Simple methods for anomaly detection in e-commerce

Anomaly is a deviation from the expected value. The main challenges are: (a) how much the deviation should be to be classified as an anomaly, and (b) what time frame or subset of data should we examine.

The simplest way to answer those questions is to use your marketer’s intuition. As an e-commerce manager, you have an idea of how big of an impact constitutes an anomaly for your business. For example, if sales change by 5% in a daily year-on-year comparison, that would not typically be an anomaly in e-commerce, because the purchase patterns naturally deviate this much or even more. However, if your business has e.g. a much higher growth going on and you suddenly drop from 20% y-o-y growth to 5%, then you could consider such a shift as an anomaly.

So, the first step should be to define which metrics are most central for tracking. Then, you would define threshold values and the time period. In e-commerce, we could e.g. define the following metrics and values:

  • Bounce Rate – 50% Increase
  • Branded (Non-Paid) Search Visits – 25% Decrease
  • CPC Bounce – 50% Increase
  • CPC Visit – 33% Decrease
  • Direct Visits – 25% Decrease
  • Direct Visits – 25% Increase
  • Ecommerce Revenue – 25% Decrease
  • Ecommerce Transactions – 33% Decrease
  • Internal Search – 33% Decrease
  • Internal Search – 50% Increase
  • Non-Branded (Non-Paid) Search Visits – 25% Decrease
  • Non-Paid Bounces – 50% Increase
  • Non-Paid Visits – 25% Decrease
  • Pageviews – 25% Decrease
  • Referral Visits – 25% Decrease
  • Visits – 33% Decrease

As you can see, this is rule-based detection of anomalies: once the observed value exceeds the threshold value in a given time period (say, daily or weekly tracking), the system alerts to e-commerce manager.

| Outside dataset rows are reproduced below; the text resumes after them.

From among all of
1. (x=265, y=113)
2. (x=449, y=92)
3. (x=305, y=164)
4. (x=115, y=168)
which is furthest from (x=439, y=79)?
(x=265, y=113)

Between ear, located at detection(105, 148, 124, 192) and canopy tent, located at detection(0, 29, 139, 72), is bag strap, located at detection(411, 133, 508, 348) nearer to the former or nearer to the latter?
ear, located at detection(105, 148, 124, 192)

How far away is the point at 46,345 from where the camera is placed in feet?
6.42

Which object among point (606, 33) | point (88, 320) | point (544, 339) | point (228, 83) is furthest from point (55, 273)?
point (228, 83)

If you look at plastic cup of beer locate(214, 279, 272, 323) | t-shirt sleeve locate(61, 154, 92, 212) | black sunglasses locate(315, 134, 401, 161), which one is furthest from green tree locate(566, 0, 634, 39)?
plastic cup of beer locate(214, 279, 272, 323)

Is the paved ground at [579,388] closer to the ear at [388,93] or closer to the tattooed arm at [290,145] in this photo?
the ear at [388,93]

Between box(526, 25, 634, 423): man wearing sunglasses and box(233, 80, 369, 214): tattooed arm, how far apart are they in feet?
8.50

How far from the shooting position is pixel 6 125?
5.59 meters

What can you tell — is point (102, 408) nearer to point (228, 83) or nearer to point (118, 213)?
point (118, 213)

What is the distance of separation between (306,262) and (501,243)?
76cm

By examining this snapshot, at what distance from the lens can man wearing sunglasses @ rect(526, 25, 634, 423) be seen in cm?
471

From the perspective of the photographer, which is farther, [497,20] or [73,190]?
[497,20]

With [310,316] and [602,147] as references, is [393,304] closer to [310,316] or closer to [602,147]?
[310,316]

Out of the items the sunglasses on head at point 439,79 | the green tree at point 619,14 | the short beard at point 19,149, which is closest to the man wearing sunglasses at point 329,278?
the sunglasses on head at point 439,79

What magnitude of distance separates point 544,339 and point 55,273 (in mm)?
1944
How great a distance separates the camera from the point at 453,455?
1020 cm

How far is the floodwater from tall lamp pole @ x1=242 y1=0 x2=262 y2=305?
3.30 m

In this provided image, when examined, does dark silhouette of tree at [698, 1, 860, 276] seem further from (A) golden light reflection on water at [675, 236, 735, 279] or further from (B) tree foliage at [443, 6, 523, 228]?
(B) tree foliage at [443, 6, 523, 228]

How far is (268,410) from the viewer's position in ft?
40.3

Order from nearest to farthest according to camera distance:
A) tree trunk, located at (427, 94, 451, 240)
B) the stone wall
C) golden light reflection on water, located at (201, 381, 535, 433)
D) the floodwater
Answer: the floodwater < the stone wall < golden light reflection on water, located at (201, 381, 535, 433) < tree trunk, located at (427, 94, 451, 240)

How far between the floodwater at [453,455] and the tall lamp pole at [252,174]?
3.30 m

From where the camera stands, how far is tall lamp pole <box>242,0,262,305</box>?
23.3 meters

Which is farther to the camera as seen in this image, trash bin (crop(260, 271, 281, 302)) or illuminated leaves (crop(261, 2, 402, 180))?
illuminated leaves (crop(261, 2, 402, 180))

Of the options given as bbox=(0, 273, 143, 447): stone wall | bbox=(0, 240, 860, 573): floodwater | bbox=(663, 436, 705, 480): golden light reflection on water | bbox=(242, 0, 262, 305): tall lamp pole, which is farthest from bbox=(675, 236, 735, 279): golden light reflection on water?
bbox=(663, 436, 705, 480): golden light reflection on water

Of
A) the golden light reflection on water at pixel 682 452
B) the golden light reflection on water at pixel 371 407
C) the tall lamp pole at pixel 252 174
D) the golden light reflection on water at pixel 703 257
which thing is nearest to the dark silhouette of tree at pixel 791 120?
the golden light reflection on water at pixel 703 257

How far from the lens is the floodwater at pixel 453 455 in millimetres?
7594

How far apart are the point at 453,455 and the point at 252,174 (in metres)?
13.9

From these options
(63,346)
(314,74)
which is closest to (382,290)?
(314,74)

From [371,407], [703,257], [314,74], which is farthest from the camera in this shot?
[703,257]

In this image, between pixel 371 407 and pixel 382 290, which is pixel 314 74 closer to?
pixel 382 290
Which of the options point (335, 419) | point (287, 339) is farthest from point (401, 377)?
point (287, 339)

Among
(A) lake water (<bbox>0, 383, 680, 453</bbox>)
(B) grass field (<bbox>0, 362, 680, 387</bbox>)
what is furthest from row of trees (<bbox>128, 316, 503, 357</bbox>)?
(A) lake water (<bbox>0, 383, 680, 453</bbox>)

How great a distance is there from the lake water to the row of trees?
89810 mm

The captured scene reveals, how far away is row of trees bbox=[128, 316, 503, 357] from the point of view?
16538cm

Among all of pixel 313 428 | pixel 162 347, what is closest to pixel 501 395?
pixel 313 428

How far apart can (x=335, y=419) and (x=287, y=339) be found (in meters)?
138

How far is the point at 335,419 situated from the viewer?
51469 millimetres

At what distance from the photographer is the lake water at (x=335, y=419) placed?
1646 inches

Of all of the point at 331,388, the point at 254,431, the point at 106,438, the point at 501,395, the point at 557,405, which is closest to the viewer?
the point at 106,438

The difficulty, of course, lies in defining the threshold values. Due to changing baseline values, they need to be constantly updated. Thus, there should be better ways to detect anomalies.

Another simple method is to use a simple sliding window algorithm. This algorithm can (a) update the baseline value automatically based on data, and (b) identify anomalies based on a statistical property rather than the marketer’s intuition. The parameters for such an algorithm are:

  • frequency: how often the algorithm runs, e.g. daily, weekly, or monthly. Even intra-day runs are possible, but in most e-commerce cases not necessary (exception could be technical metrics such as server response time).
  • window size: this is the period for updating. For example, if the window size is 7 days and the algorithm is run daily, it computes that data always from the past seven days, each day adding +1 to start and end date.
  • statistical threshold: this is the logic of detecting anomalies. A typical approach is to (a) compute the mean for each metric during window size, and (b) compare the new values to mean, so that a difference of more than 2 or 3 standard deviations from the mean indicates an anomaly.

Thus, the threshold values automatically adjust to the moving baseline because the mean value is re-calculated at each window size.

How to interpret anomalies?

Note that an anomaly is not necessarily a bad thing. Positive anomalies occur e.g. when a new campaign kicks off, or the company achieves some form of viral marketing. Anomalies can also arise when a season breaks in. To mitigate such effects from showing, one can configure the baseline to represent year-on-year data instead of historical data from the current year. Regardless of whether the direction of the change is positive or negative, it is useful for a marketer to know there is a change of momentum. This helps restructure campaigns, allocate resources properly, and become aware of the external effects on key performance indicators.